As I poked around to make sure stuff worked, I also ran my site through Pingdom again and again. When I first activated W3 Total Cache – before I had any settings enabled – the performance plummeted. So that showed me that wp-cache was doing some good.

After getting all of these options set, I was still only getting a Performance Grade of 88 and load time > 2s. Pingdom was still recommending that I “Leverage Browser Caching” so I went into my Performance > Browser Cache settings and checked all the boxes I could. When I ran the Pingdom tests this time, I got a B+ if I use my old high school’s grading scale. And while I ‘d like to edge that up even higher over time, I decided tonight wasn’t that time. Sleep is far too exciting!
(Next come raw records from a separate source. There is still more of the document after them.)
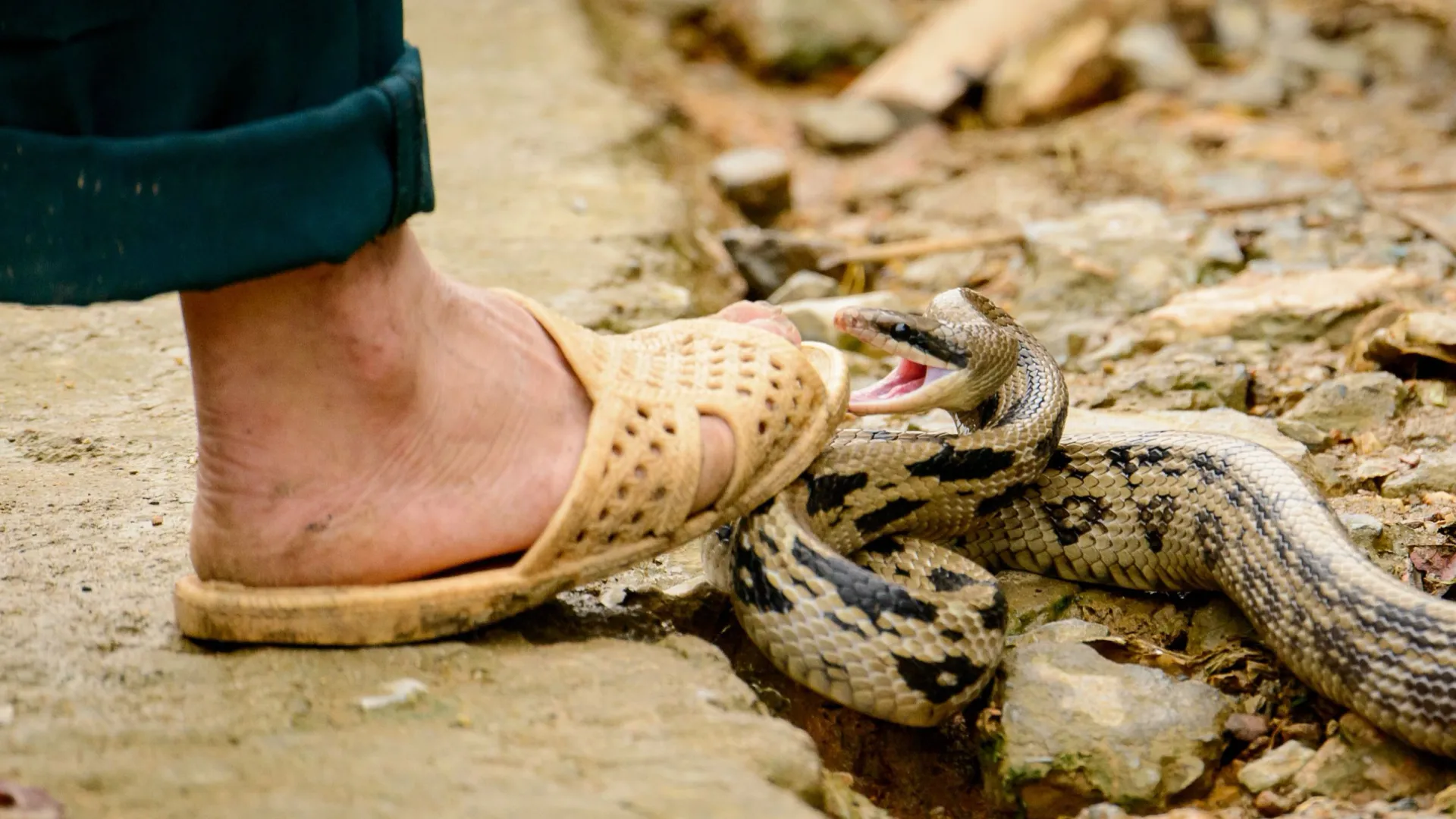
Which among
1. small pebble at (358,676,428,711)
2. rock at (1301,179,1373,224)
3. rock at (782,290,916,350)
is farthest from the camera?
rock at (1301,179,1373,224)

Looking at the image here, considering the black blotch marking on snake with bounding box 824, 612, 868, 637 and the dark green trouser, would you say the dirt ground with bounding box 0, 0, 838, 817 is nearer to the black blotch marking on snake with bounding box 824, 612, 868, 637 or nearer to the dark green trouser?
the black blotch marking on snake with bounding box 824, 612, 868, 637

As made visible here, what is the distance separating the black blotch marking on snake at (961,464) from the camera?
2.60m

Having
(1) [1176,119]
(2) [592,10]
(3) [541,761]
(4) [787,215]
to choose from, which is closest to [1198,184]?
(1) [1176,119]

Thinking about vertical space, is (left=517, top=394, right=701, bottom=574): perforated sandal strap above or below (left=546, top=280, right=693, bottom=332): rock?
above

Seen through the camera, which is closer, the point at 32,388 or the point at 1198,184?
the point at 32,388

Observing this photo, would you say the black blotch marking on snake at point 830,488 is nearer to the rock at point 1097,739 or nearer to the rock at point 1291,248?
the rock at point 1097,739

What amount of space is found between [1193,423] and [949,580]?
1.13 meters

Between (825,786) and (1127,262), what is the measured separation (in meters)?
3.16

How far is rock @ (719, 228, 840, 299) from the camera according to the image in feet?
15.7

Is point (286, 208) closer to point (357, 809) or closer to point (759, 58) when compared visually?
point (357, 809)

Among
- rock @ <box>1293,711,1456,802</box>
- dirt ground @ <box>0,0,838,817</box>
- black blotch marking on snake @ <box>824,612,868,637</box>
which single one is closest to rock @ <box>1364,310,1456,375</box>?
rock @ <box>1293,711,1456,802</box>

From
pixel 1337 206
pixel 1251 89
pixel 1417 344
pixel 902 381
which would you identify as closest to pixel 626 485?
pixel 902 381

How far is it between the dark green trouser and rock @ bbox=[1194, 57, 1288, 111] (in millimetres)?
6021

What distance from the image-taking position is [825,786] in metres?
1.95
So for now, I’ve settled on the following report:

  • Performance Grade: 93/100
    • Leverage Browser Caching – 90/100
    • Remove query strings from static resources – 61/100 (down from 90)
    • Specify a cache validator – 95/100
    • Specify a Vary: Accept-Encoding header - 100/100
  • Requests: 61 (down from 64)
  • Load Time: 1.22s from the Netherlands, 1.11s from Dallas
  • Page Size: 2.6mb  (down from 2.8mb)

As for what’s next, I’d like to look into better optimizing my images and consolidating some of the asset requests. (That doesn’t include the rest of the interface and IA changes in the hopper.) I’d love to see it come in under 2mb and load in < 1s. I have a feeling I’ll be racing something in my dreams tonight.